• [REQUIRED TASK]:
Rewrite everything in the passage on Israel's wars from "Meanwhile, a new" down to "agreement with Israel.", renaming "doctrine" as "policy".

• [TEXT PASSAGE]:
-- Begin --

The massacres of October 7th traumatised Israelis and their military leaders. Yet Israel’s politicians and generals have so far faced no reckoning for failures of deterrence and early warning, largely because of the continuing wars. Mr Netanyahu, anxious to hold together his far-right coalition, which includes ministers who have advocated ethnic cleansing in Gaza and southern Lebanon, has refused to appoint an independent commission of inquiry.

Meanwhile, a new unofficial doctrine has emerged in which the notion of pre-emptive action has been redefined. According to this, if Israel can no longer rely on detecting enemies’ intentions, it must act much earlier against their capabilities. That principle guides its wars with Iran and the occupation of “security zones” inside Gaza, Lebanon and even Syria, though the new government in Damascus is trying to reach a security agreement with Israel.

Senior IDF officers grumble about having to fight wars without an overall strategy. But in public they have fallen into line with Mr Netanyahu’s open-ended conflict. “The IDF used to be able to restrain the politicians,” says Or Rabinowitz, an expert on Israeli strategy at Stanford University. “But the generals are too cowed now by their October 7th failure to oppose the government’s worst tendencies. They can’t even rein in their own soldiers who are helping settlers in the West Bank attack Palestinians. The only restraint now is Trump’s foot on the brakes.”

-- End --

• [INFORMATION SUPPLIED]:
-- Begin --

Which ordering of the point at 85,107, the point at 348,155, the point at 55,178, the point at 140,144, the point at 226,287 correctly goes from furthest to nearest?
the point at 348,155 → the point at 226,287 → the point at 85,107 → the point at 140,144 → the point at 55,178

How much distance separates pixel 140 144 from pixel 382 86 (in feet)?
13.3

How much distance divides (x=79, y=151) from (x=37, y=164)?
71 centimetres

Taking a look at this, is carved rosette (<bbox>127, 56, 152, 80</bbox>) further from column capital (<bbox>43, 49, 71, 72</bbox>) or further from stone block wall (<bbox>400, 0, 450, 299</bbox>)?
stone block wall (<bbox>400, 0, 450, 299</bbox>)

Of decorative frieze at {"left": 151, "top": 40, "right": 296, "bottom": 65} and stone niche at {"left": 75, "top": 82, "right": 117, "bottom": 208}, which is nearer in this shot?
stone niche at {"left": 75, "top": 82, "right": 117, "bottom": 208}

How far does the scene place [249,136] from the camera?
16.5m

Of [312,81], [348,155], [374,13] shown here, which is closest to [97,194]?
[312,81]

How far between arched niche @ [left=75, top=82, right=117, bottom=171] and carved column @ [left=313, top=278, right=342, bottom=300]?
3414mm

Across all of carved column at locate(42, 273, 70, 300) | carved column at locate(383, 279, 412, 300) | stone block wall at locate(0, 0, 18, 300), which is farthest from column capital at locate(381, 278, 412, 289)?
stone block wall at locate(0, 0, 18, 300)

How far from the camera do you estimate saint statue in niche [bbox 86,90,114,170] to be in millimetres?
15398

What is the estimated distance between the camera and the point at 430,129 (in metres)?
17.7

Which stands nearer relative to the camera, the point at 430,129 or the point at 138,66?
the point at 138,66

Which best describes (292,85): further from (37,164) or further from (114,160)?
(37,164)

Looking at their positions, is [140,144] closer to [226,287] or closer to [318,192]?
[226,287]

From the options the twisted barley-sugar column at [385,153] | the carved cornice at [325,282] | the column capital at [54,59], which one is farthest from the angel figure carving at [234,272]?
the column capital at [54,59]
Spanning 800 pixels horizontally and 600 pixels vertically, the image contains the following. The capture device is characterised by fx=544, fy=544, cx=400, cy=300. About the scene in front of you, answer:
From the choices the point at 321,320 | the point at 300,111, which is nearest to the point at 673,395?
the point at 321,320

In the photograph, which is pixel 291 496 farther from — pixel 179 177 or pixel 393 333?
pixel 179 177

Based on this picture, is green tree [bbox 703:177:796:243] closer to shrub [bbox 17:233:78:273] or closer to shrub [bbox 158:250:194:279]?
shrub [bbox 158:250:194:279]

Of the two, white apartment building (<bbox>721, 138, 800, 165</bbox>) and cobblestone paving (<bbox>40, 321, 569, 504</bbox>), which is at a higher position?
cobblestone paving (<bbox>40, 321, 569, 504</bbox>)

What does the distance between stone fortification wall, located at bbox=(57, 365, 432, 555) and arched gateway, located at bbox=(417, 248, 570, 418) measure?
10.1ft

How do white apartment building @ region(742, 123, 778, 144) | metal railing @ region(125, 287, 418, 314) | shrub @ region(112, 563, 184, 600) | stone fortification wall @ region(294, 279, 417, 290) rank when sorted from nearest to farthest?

-- End --

• [TASK ANSWER]:
Meanwhile, a new unofficial policy has emerged in which the notion of pre-emptive action has been redefined. According to this, if Israel can no longer rely on detecting enemies’ intentions, it must act much earlier against their capabilities. That principle guides its wars with Iran and the occupation of “security zones” inside Gaza, Lebanon and even Syria, though the new government in Damascus is trying to reach a security agreement with Israel.